Studies with mutant mouse embryos and mouse TSCs implicated transcription factors, like Caudal type homeobox protein-2 (CDX2), GATA binding protein 3 (GATA3), transcription factor AP-2 gamma (TCFAP2C) and TEAD4, in regulating proper execution of specification and determination phases during TE-development (Choi, et al. 2012, Home, et al. 2009, Nishioka, et al. 2008, Niwa, et al. 2005, Ralston, et al. 2010, Yagi, et al. 2007). CDX2 was the first transcription factor, specifically implicated in TE development. CDX2 is ubiquitously expressed at the eight-cell stage. However, during the morula to blastocyst transition CDX2 becomes restricted to the outer TE lineage (Dietrich and Hiiragi 2007, Zernicka-Goetz, et al. 2009). Interestingly, lack of CDX2 in mouse embryos does not prevent blastocyst formation.
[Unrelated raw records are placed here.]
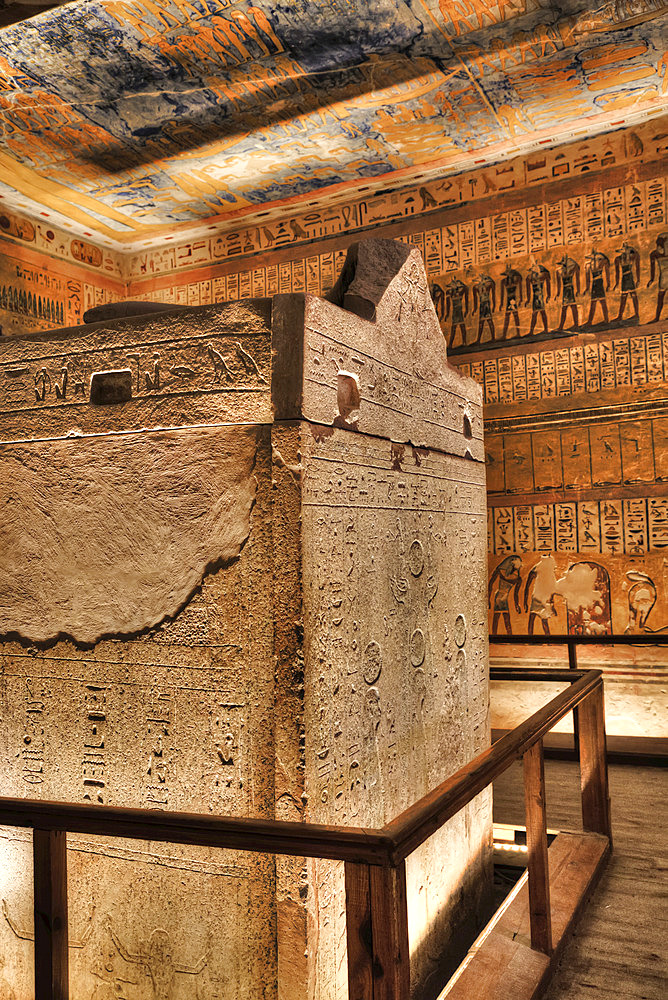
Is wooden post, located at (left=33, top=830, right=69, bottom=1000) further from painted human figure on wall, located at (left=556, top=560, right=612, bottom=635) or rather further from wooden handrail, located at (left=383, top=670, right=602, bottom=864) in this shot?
painted human figure on wall, located at (left=556, top=560, right=612, bottom=635)

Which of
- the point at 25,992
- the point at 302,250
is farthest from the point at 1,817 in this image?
the point at 302,250

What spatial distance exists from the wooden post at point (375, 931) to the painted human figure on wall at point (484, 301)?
5607mm

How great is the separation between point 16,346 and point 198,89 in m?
4.16

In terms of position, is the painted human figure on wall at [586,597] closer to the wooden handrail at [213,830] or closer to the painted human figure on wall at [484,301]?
the painted human figure on wall at [484,301]

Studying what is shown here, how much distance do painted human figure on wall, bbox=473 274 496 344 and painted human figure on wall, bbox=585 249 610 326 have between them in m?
0.76

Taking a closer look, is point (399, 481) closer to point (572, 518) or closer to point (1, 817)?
point (1, 817)

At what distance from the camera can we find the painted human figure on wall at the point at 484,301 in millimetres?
6398

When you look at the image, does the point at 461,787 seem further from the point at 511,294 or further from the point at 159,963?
the point at 511,294

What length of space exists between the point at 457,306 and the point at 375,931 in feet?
19.2

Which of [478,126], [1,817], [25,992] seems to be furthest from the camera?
[478,126]

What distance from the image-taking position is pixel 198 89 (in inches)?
220

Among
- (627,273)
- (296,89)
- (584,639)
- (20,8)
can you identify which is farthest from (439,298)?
(20,8)

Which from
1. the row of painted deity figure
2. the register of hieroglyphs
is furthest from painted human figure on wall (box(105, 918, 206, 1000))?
the row of painted deity figure

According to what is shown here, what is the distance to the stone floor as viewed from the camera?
7.71 ft
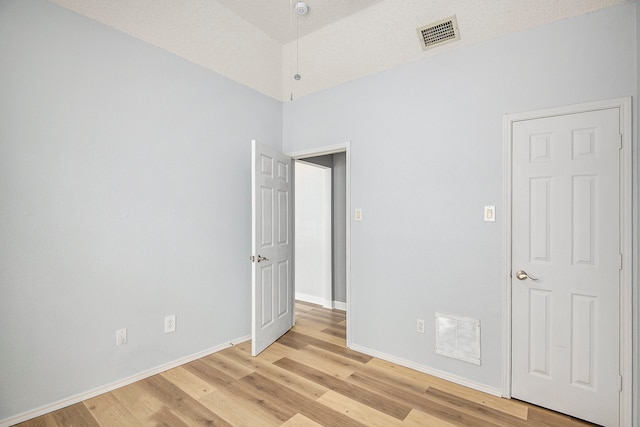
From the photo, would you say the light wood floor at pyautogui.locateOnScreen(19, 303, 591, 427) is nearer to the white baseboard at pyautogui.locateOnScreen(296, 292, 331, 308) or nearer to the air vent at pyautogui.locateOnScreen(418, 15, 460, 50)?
the white baseboard at pyautogui.locateOnScreen(296, 292, 331, 308)

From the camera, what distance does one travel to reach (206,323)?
3.00 metres

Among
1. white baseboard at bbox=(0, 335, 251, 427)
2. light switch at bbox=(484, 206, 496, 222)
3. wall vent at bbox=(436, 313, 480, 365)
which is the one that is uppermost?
light switch at bbox=(484, 206, 496, 222)

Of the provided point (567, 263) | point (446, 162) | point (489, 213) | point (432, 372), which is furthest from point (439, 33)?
point (432, 372)

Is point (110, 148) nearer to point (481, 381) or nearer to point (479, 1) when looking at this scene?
point (479, 1)

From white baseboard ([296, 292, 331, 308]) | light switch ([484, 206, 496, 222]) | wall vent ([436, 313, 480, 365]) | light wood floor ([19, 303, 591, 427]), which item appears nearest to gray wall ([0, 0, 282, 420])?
light wood floor ([19, 303, 591, 427])

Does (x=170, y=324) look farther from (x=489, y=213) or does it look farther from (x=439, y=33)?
(x=439, y=33)

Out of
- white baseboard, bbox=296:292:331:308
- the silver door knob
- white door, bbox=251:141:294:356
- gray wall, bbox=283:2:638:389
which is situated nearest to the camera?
gray wall, bbox=283:2:638:389

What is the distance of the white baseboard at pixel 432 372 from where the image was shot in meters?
2.37

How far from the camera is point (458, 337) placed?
252 centimetres

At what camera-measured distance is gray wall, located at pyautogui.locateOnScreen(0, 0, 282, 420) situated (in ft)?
6.44

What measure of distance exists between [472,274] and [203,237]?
8.02 feet

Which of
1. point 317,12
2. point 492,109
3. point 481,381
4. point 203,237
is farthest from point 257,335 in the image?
point 317,12

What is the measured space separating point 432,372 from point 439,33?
112 inches

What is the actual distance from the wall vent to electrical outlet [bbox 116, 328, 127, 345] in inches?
101
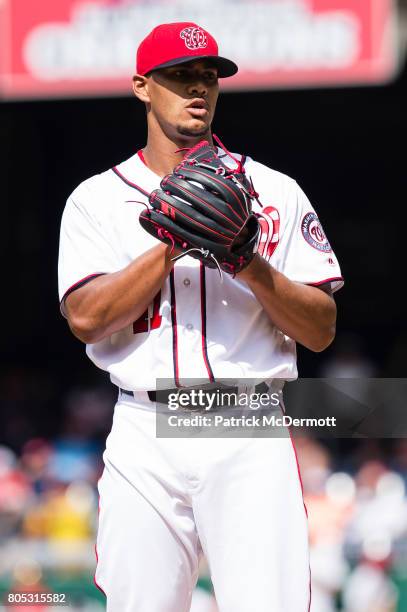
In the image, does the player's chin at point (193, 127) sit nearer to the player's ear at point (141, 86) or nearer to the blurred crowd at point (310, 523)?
the player's ear at point (141, 86)

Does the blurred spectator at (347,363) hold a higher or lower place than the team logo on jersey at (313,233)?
lower

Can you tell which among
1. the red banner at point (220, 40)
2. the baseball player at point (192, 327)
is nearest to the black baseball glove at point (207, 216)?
the baseball player at point (192, 327)

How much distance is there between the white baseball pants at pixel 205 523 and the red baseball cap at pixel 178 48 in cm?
72

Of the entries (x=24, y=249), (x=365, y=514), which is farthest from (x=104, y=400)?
(x=365, y=514)

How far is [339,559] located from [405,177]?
644 centimetres

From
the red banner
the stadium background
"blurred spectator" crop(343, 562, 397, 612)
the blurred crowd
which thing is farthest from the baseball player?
the stadium background

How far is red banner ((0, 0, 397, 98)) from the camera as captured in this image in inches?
228

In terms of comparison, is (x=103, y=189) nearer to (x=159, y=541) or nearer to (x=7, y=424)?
(x=159, y=541)

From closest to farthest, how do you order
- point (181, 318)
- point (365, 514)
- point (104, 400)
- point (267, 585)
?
point (267, 585) < point (181, 318) < point (365, 514) < point (104, 400)

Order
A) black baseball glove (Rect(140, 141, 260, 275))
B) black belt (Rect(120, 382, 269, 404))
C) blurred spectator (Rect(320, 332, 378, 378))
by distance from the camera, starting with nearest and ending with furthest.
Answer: black baseball glove (Rect(140, 141, 260, 275)) < black belt (Rect(120, 382, 269, 404)) < blurred spectator (Rect(320, 332, 378, 378))

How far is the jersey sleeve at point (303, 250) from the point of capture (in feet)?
7.02

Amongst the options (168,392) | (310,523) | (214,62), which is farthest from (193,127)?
(310,523)

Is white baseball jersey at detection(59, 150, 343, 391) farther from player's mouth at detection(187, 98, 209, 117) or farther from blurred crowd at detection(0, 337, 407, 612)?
blurred crowd at detection(0, 337, 407, 612)

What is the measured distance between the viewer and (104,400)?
770cm
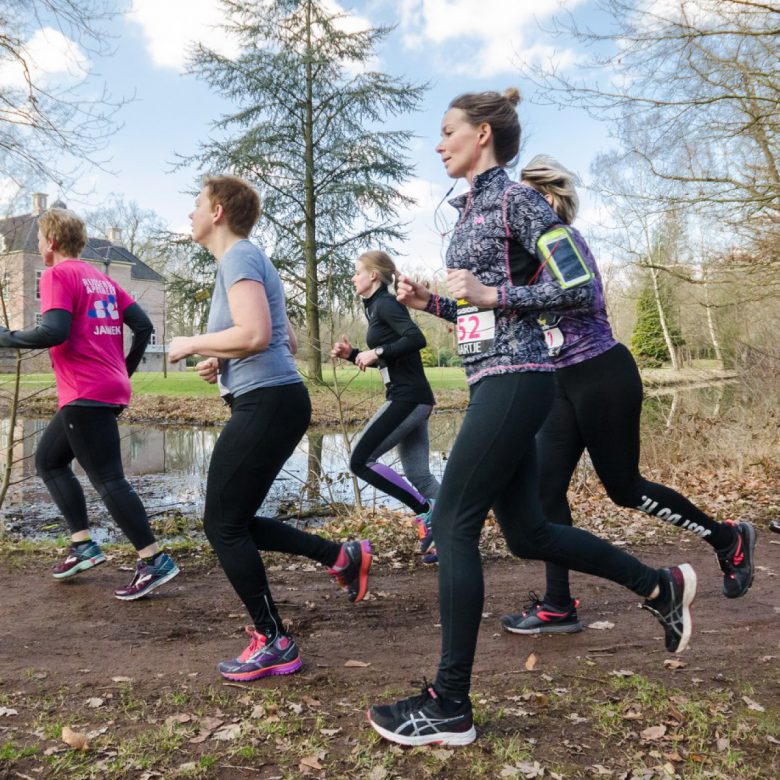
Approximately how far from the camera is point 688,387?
53.5 ft

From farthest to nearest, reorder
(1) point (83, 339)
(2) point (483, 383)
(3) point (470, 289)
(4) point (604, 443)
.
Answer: (1) point (83, 339)
(4) point (604, 443)
(2) point (483, 383)
(3) point (470, 289)

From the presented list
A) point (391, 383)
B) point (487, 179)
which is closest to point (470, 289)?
point (487, 179)

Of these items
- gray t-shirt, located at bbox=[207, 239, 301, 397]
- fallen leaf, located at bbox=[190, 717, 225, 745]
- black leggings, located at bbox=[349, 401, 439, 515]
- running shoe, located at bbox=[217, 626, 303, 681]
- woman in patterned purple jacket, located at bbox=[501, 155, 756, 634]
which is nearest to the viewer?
fallen leaf, located at bbox=[190, 717, 225, 745]

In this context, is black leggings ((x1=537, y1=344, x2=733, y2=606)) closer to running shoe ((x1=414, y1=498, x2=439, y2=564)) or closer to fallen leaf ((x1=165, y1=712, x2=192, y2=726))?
running shoe ((x1=414, y1=498, x2=439, y2=564))

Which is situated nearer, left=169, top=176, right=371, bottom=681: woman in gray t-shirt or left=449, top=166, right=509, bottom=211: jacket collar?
left=449, top=166, right=509, bottom=211: jacket collar

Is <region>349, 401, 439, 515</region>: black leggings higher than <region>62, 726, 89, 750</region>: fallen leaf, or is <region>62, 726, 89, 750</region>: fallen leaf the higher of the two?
<region>349, 401, 439, 515</region>: black leggings

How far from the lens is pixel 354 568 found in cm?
372

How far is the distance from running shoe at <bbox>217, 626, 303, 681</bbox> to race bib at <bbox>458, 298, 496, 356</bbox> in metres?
1.57

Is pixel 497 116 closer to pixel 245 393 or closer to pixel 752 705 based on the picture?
pixel 245 393

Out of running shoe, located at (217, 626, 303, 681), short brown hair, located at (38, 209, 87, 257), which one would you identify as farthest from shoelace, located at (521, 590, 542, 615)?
short brown hair, located at (38, 209, 87, 257)

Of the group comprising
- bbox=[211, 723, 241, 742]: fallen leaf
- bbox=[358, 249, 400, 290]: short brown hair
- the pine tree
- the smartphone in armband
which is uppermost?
the pine tree

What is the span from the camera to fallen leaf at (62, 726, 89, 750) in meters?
2.57

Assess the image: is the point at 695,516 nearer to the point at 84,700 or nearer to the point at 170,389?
the point at 84,700

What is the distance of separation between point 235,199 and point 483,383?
4.82 ft
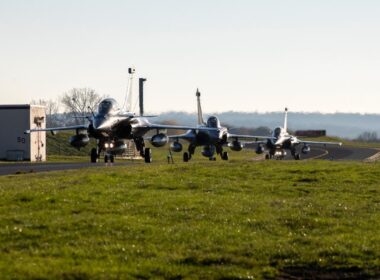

Embryos lacking CDX2 fail to maintain a blastocoel cavity and are unable to implant (Strumpf, et al. 2005). Thus, CDX2 function seems to be essential for maintenance of a functional TE rather than specification of the TE-lineage from totipotent blastomeres. However, gain-of-function analyses in mouse embryonic stem cells (ESCs) showed that ectopic induction of CDX2 alone could promote a TSC-like fate in ESCs, indicating that, CDX2 function could contribute to the specification of the TE lineage and other factors might compensate the loss of CDX2 during specification of the TE-lineage (Nishiyama, et al. 2009).

Other transcription factors, such as GATA3, may compensate for CDX2 during development of the trophoblast lineage (Ralston, et al. 2010). Expression analyses of GATA3 in mouse embryos showed that both GATA3 and CDX2 follow a similar expression pattern during early mouse development (George, et al. 1994, Home, et al. 2009, Ralston, et al. 2010). RNAi-mediated knock down of GATA3 expression in mouse preimplantation embryos impairs a TE-specific transcriptional program and partially inhibits the morula to blastocyst transition (Home, et al. 2009). Furthermore, ectopic induction of GATA3 in mouse ESCs could promote a trophoblast fate (Ralston, et al. 2010). However, unlike CDX2, GATA3 induction in ESCs does not restrict them in a self-renewing TSC-like state, but rather promotes continuation of trophoblast differentiation (Ralston, et al. 2010). Thus, GATA3 might function both during TE-development as well as subsequent differentiation of other trophoblast cell types.

In preimplantation mouse embryos, TEAD4, a member of the TEA domain containing transcription factor family, regulates transcription of both Cdx2 and Gata3 by physically occupying their chromatin domains (Home, et al. 2012, Nishioka, et al. 2008, Ralston, et al. 2010, Yagi, et al. 2007). Loss of TEAD4 in mouse embryos prevents establishment of a TE-specific transcriptional program as characterized by loss of other TE-specific factors like CDX2 and GATA3 (Nishioka, et al. 2008, Ralston, et al. 2010, Yagi, et al. 2007). Hence, TEAD4 is indicated as the upstream factor to initiate expression of CDX2, GATA3 and other key factors for TE-specification. Furthermore, conserved nature of TEAD4 expression within mammalian TE-lineage (Home, et al. 2012) indicates that TEAD-mediated TE-specification might be a common event during preimplantation development in several mammals.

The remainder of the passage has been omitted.